Comment on "Distinction of Electron Dispersion in Time-Resolved Photoemission Spectroscopy"

TL;DR

This paper critically examines a recent theory on photoemission delay, arguing that its core assumptions about photoelectron phase and effective mass are invalid for real solids, thus questioning the theory's applicability.

Contribution

It provides an ab initio analysis showing the inapplicability of the phase and effective mass assumptions in real crystalline materials, challenging the validity of the proposed interferometric method.

Findings

The assumptions of well-defined phase velocity are invalid in real solids.

Effective mass concept does not hold for photoelectrons in crystals.

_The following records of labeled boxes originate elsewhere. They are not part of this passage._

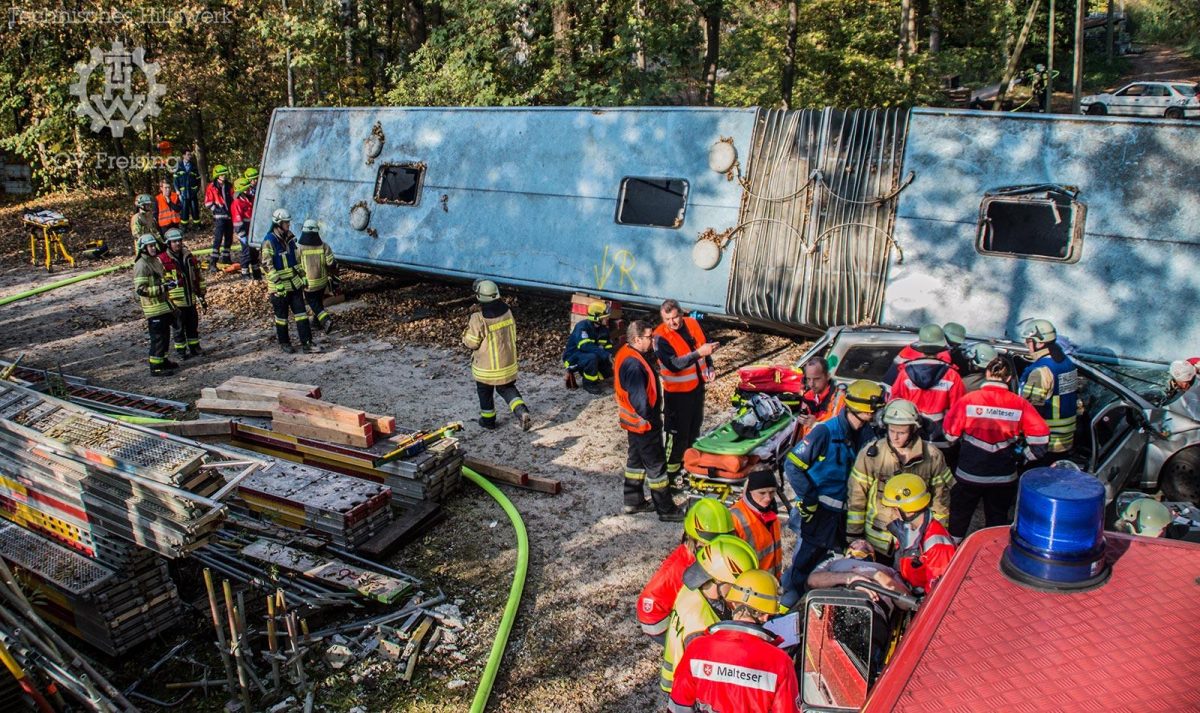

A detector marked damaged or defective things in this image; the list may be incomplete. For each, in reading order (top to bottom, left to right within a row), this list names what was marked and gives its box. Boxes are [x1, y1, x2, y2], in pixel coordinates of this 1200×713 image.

broken window [382, 162, 428, 204]
broken window [616, 176, 688, 227]
overturned bus [253, 108, 1200, 364]
broken window [976, 184, 1088, 262]
crashed car [796, 326, 1200, 500]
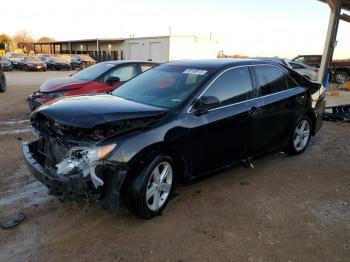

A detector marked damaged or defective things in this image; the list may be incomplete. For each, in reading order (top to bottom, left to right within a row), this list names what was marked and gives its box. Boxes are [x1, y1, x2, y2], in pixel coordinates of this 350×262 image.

crumpled hood [32, 95, 169, 130]
broken headlight [55, 143, 116, 188]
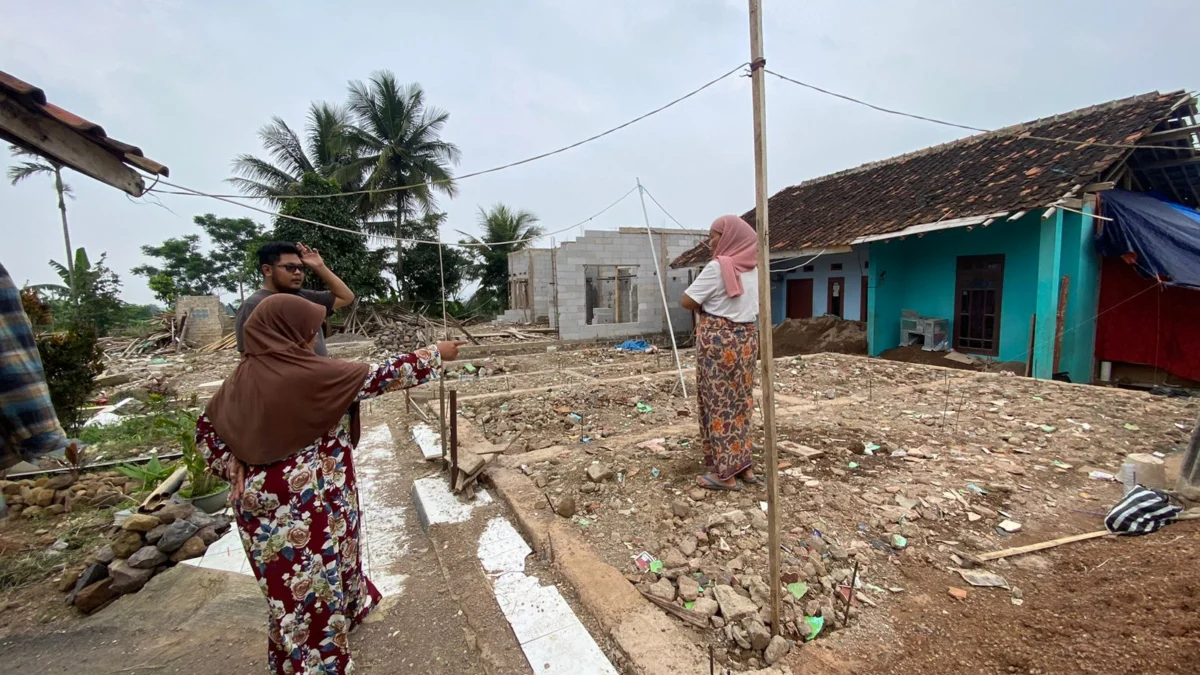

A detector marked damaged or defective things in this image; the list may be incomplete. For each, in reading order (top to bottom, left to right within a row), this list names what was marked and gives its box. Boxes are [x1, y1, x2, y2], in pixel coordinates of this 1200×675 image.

damaged roof [0, 70, 170, 189]
damaged roof [672, 88, 1185, 265]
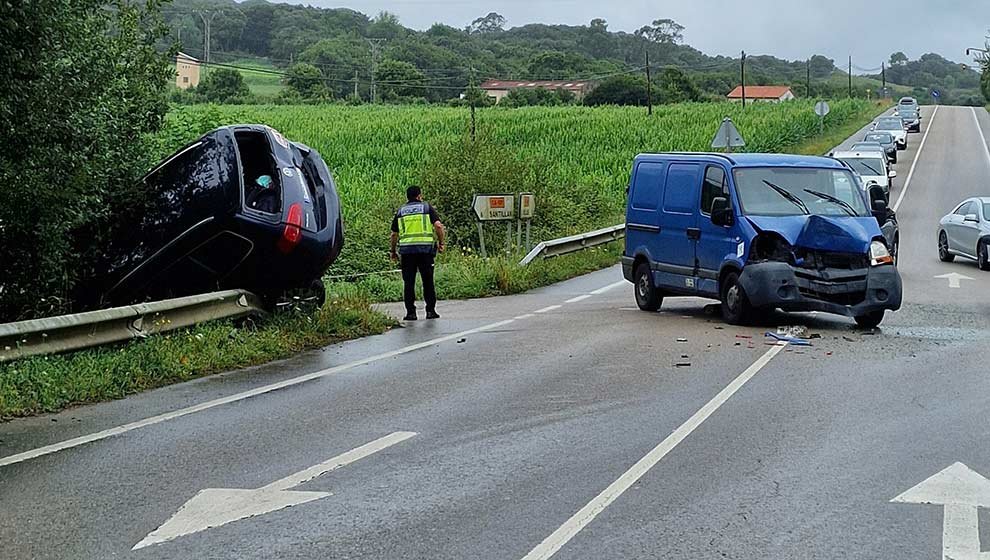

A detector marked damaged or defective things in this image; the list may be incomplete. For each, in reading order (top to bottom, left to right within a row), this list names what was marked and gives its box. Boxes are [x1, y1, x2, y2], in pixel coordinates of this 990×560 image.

crumpled van hood [748, 214, 880, 254]
damaged van front bumper [740, 262, 904, 318]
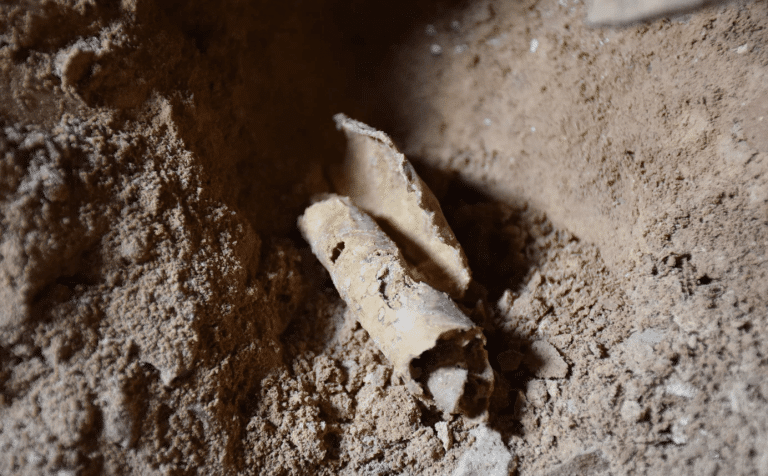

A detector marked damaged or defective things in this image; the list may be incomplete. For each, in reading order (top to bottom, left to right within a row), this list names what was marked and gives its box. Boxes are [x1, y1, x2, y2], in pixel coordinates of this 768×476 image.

torn scroll edge [296, 194, 496, 420]
torn scroll edge [332, 113, 472, 300]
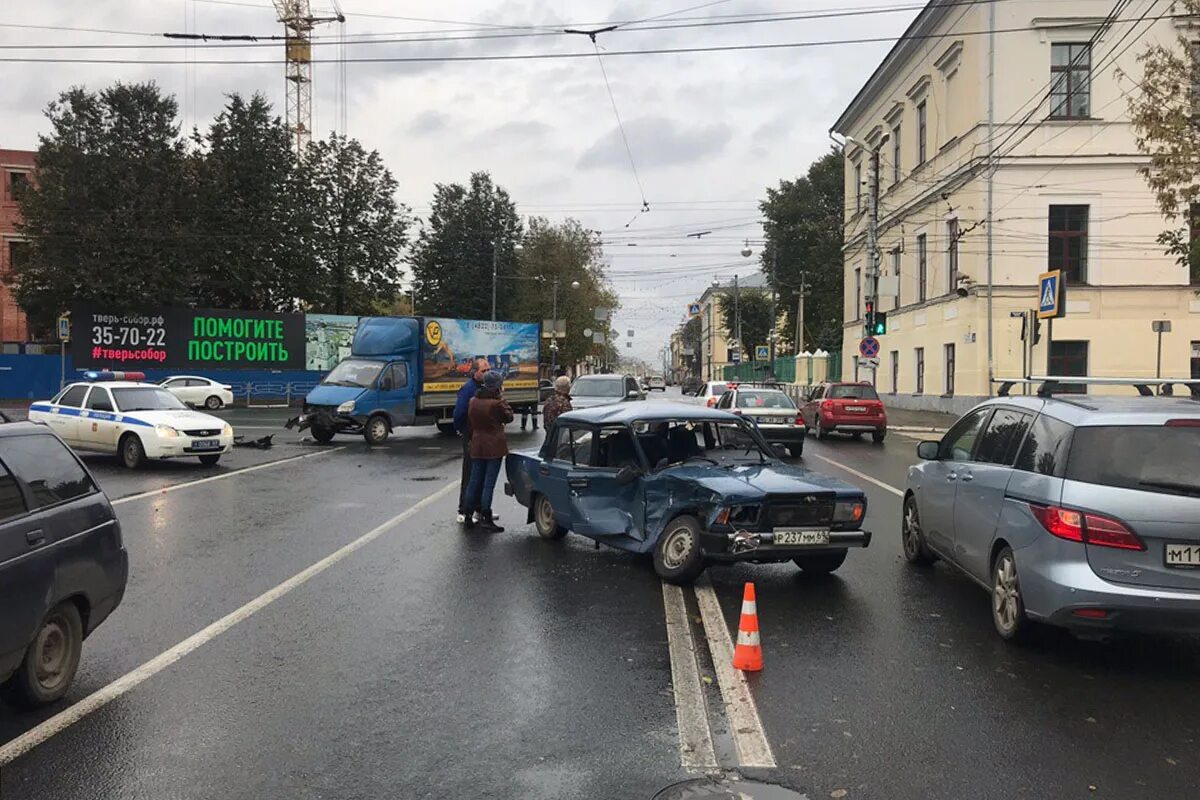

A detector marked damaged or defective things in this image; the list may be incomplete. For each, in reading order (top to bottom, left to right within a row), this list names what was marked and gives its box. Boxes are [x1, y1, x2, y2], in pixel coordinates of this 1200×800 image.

damaged blue sedan [504, 400, 872, 580]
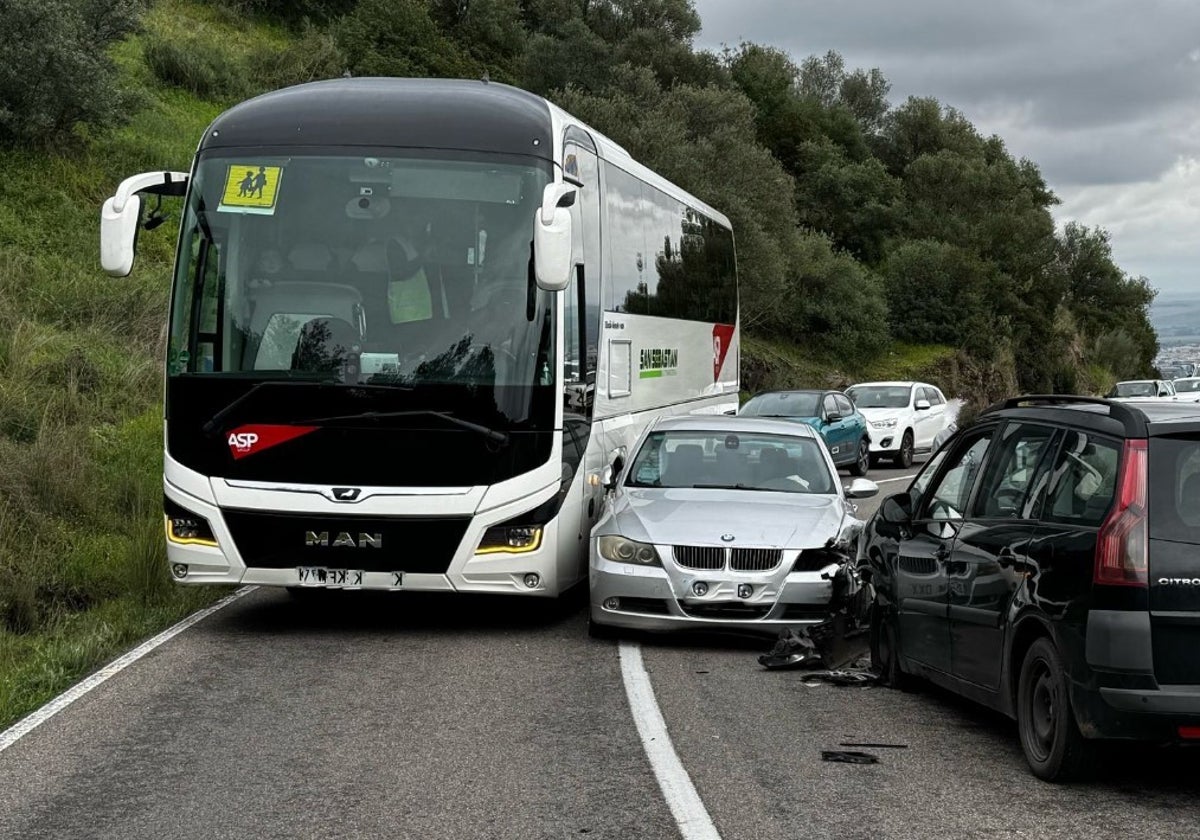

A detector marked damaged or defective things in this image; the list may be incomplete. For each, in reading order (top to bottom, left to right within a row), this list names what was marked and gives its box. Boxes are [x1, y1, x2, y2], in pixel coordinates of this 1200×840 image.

crumpled hood [604, 486, 848, 552]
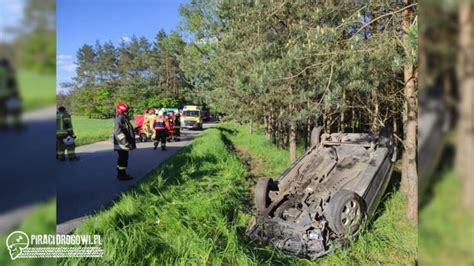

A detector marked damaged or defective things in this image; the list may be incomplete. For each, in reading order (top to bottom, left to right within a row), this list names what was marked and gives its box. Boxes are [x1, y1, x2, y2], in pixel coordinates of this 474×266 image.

overturned car [246, 128, 398, 258]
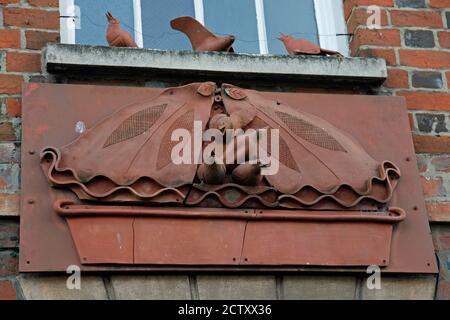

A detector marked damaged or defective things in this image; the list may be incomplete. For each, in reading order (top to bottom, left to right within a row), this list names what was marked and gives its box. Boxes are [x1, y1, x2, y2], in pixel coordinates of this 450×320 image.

rusty metal panel [19, 82, 438, 272]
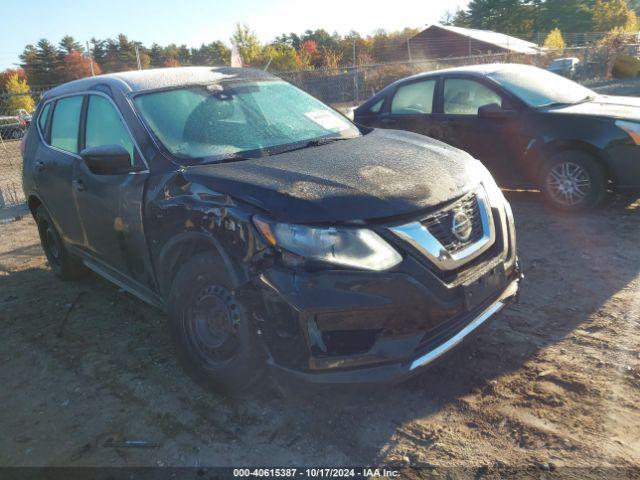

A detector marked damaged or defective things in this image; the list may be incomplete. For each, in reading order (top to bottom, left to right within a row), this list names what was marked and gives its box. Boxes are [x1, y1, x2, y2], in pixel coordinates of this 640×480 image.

crumpled hood [544, 95, 640, 122]
crumpled hood [184, 128, 480, 224]
damaged nissan rogue [22, 65, 524, 392]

The proposed method is not applicable to real solid-state systems.

Abstract

In a recent paper [Phys. Rev. Lett. 125, 043201 (2020)] (Ref.1) Liao et al. propose a theory of the interferometric photoemission delay based on the concepts of the photoelectron phase and photoelectron effective mass. The present comment discusses the applicability and limitations of the proposed approach based on an ab initio analysis supported by vast literature. Two central assumptions of the paper are questioned, namely that the photoelectron can be characterized by a phase (have a well-defined phase velocity), and that it can always be ascribed an effective mass Theories based on these concepts are concluded to be inapplicable to real solids, which is illustrated by the example of the system addressed in Ref. 1. That the basic assumptions of the theory are never fulfilled in nature discredits the underlying idea of the "time-domain interferometric solid-state energy-momentum-dispersion imaging method" suggested in Ref. 1. Apart from providing a necessary caution to experimentalists, the present comment also gives an insight into the photoelectron wave function and points out problems and pitfalls inherent in modeling real crystals.